My Amazon Review of Richard Overy's "Blood and Ruins: The Last Imperial War, 1931-1945"

 

A Long Slog

 

Reading “Blood and Ruins” is a long slog vaguely reminiscent of the German Army’s long retreat from Stalingrad to Berlin from 1943-1945. Richard Overy, a distinguished British historian, has written an encyclopedic history of World War II which he rightly starts with the Japanese invasion of Manchuria in 1931. However, with the book running 1040 pages in the print version, it is way too long for the average lay reader interested in the history of that time.

 

He makes up excuses for German, Italian and Japanese aggression in arguing that they were frozen out of the international trading system by colonial preferences of the British and the French. Other countries were frozen out, but they did not start aggressive wars. He also argues that the British and French motivations were to preserve their empires. True, but they were also out to save their own necks in Europe.

 

Overy is a distinguished historian, and I am the rankest of amateurs.

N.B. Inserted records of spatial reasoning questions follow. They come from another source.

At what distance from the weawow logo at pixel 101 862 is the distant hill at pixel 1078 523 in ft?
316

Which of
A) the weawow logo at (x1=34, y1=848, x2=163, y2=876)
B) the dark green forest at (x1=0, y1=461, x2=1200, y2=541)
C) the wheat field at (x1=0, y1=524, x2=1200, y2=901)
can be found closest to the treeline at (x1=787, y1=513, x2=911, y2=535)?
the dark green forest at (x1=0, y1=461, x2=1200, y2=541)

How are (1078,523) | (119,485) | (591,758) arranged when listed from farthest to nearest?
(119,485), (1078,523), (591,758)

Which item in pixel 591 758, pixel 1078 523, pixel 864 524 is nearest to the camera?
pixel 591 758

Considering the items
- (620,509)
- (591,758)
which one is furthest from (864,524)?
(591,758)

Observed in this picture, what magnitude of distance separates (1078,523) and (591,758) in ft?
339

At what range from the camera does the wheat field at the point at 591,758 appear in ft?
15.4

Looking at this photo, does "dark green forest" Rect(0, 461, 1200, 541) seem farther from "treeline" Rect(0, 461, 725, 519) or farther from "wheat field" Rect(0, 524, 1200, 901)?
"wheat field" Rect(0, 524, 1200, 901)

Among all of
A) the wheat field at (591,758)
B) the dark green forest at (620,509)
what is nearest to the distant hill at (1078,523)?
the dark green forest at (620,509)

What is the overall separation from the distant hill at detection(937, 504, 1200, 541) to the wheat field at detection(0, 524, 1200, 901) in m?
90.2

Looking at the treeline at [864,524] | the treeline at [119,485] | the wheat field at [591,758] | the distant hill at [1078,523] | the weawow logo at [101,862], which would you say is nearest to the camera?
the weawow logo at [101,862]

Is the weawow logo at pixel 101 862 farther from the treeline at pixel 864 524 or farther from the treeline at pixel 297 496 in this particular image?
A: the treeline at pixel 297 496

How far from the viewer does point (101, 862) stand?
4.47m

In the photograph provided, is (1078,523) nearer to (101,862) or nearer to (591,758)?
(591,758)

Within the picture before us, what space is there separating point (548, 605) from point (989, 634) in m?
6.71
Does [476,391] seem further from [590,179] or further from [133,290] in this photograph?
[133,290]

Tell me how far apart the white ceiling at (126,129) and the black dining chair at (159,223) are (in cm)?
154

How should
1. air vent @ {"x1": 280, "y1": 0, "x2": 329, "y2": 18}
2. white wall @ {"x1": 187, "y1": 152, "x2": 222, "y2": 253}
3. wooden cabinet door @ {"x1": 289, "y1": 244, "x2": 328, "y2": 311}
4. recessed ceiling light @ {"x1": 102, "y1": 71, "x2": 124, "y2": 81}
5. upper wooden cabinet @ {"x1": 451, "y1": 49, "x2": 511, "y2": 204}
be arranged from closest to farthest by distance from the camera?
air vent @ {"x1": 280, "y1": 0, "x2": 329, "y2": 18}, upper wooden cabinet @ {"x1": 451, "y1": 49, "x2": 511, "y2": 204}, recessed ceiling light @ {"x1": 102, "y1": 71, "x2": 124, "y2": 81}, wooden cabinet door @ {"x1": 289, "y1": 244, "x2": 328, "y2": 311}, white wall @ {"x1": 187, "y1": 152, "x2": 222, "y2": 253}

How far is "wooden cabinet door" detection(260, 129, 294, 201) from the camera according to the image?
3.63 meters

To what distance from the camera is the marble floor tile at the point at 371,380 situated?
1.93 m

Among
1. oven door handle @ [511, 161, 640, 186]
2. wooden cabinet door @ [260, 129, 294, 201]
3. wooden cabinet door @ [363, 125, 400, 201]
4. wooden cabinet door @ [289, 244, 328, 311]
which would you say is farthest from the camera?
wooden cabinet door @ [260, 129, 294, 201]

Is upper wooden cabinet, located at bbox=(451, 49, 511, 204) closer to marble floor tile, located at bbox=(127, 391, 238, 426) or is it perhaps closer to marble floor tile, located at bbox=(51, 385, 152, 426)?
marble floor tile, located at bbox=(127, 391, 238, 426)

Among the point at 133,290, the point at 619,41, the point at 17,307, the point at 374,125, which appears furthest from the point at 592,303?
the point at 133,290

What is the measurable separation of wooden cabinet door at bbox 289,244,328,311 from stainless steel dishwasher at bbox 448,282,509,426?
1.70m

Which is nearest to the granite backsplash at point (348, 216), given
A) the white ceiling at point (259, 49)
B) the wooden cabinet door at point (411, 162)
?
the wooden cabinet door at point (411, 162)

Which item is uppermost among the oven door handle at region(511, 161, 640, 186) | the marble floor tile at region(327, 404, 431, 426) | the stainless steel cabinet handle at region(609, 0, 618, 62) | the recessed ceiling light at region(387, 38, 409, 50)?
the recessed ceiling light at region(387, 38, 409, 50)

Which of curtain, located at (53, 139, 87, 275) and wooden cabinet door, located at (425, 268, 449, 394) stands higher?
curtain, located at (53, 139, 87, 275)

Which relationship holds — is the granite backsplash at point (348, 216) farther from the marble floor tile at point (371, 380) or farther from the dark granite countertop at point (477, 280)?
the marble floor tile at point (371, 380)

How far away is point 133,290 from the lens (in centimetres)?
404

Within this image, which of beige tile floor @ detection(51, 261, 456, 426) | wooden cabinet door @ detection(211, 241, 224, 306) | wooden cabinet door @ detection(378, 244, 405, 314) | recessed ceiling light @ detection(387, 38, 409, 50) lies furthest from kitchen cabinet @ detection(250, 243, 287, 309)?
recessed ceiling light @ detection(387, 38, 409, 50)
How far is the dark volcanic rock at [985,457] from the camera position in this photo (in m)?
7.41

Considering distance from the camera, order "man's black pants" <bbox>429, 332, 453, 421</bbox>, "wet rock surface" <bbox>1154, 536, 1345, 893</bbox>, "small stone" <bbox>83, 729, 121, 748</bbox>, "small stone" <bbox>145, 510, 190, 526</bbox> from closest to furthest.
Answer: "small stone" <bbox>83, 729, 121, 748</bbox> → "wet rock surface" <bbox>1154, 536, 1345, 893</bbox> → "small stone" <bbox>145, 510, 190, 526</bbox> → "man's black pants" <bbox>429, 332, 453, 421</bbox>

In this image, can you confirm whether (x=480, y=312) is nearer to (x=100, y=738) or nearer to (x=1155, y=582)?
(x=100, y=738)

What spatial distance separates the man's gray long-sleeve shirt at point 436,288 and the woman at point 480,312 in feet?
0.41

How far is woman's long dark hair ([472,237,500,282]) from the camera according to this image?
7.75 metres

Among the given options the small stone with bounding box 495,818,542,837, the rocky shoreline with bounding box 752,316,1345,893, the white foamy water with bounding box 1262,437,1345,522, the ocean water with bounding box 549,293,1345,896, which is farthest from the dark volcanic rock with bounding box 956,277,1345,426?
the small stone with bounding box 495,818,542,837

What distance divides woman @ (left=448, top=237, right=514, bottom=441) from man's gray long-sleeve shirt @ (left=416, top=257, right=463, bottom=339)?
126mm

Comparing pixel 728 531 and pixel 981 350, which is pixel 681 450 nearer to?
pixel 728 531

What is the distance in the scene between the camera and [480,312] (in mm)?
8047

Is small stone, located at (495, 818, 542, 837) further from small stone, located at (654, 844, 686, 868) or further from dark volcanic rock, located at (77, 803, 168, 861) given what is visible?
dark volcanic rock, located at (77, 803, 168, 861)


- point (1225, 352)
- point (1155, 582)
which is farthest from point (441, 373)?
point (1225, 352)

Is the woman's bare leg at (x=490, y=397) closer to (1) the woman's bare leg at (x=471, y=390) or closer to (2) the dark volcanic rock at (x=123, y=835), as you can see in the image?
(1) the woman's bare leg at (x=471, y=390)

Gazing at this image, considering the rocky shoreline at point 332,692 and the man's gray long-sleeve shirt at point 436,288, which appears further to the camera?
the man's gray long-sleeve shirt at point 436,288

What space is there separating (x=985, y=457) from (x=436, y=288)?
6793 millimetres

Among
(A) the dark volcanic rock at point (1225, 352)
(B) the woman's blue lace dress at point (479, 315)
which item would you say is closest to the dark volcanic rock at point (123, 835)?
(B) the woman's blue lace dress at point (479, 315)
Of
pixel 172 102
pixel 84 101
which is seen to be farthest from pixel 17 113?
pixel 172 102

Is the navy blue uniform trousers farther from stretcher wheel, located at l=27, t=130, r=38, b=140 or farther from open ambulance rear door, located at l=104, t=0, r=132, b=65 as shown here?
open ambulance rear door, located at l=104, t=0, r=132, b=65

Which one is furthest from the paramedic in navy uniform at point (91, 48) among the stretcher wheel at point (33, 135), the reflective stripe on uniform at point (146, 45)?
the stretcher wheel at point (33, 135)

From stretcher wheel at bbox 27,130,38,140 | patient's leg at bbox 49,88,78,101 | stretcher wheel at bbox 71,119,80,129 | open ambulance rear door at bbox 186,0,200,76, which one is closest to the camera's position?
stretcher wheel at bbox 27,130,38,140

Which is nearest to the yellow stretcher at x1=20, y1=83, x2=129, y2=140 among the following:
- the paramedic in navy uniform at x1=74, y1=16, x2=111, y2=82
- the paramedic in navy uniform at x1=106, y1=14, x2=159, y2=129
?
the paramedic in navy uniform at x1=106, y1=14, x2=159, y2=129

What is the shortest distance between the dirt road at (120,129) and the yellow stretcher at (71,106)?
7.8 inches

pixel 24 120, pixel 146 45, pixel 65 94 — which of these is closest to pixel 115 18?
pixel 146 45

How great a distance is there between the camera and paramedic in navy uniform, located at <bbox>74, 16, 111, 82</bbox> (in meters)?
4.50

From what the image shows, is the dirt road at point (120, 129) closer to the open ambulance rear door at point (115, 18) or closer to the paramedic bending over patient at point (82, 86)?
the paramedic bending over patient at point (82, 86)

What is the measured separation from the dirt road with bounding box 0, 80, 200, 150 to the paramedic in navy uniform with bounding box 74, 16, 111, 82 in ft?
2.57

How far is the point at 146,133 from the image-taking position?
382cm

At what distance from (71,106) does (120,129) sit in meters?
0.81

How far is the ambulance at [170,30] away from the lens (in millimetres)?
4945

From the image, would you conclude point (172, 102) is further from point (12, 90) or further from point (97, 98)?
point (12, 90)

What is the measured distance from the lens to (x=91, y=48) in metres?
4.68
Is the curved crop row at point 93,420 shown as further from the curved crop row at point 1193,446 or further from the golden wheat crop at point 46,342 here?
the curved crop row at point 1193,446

Nevertheless, I think he wrong on two major points. He characterizes Chamberlain’s appeasement policy as “containment.” Give me a break. If it were a containment policy, it failed disastrously. He refuses to characterize Soviet Russia as an imperial power. That is flat out wrong. Starting with the Ribbentrop-Molotov Pact the goal of the Soviets was to create an empire in Eastern Europe which they succeeded in implementing with the advancing Red Army. He also ignores that the Soviets had designs on the West with the Communist parties it controlled. In many respects the Soviets were as much as an aggressor as Hitler.

 

Where Overy shines is his discussion of the horrors of the Pacific war and life under the Japanese occupation. Having known someone who fought in the Battle of Tarawa as a 17-year-old Marine, Overy brings that battle to life. He is also correct in noting that the war resulted in ending the imperial system that had to give way to new nation states in Africa and Asia.

 

There is much in this book, but as I noted at the outset, it is a slog.